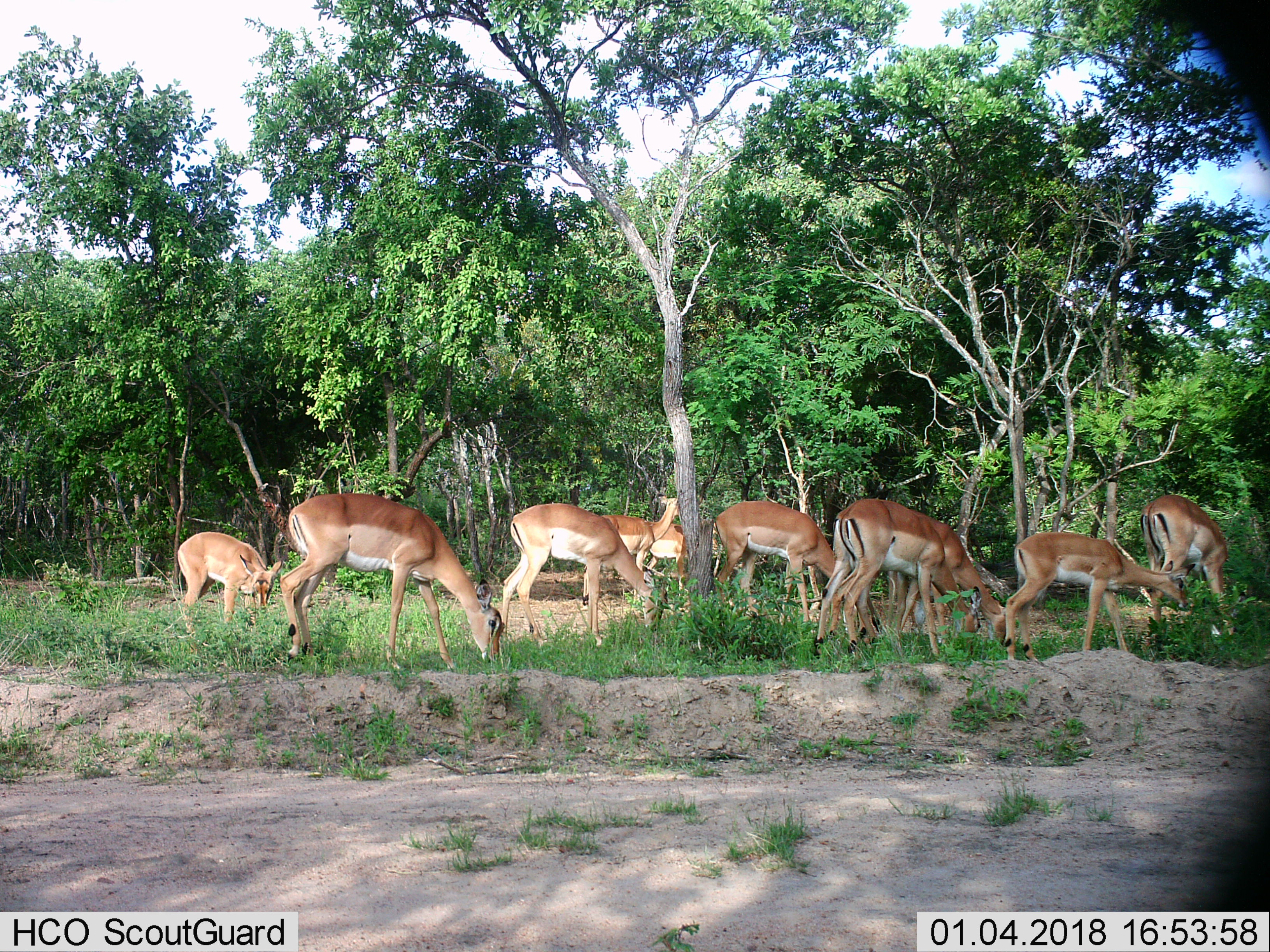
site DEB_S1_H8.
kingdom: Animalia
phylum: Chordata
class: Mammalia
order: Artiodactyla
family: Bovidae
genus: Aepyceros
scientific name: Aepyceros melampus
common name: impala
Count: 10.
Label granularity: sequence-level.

# # # # #

Work to complete: Without the pictures, set down every entry exactly.

Reply:
site DEB_S1_H8.
kingdom: Animalia
phylum: Chordata
class: Mammalia
order: Artiodactyla
family: Bovidae
genus: Aepyceros
scientific name: Aepyceros melampus
common name: impala
Count: 10.
Label granularity: sequence-level.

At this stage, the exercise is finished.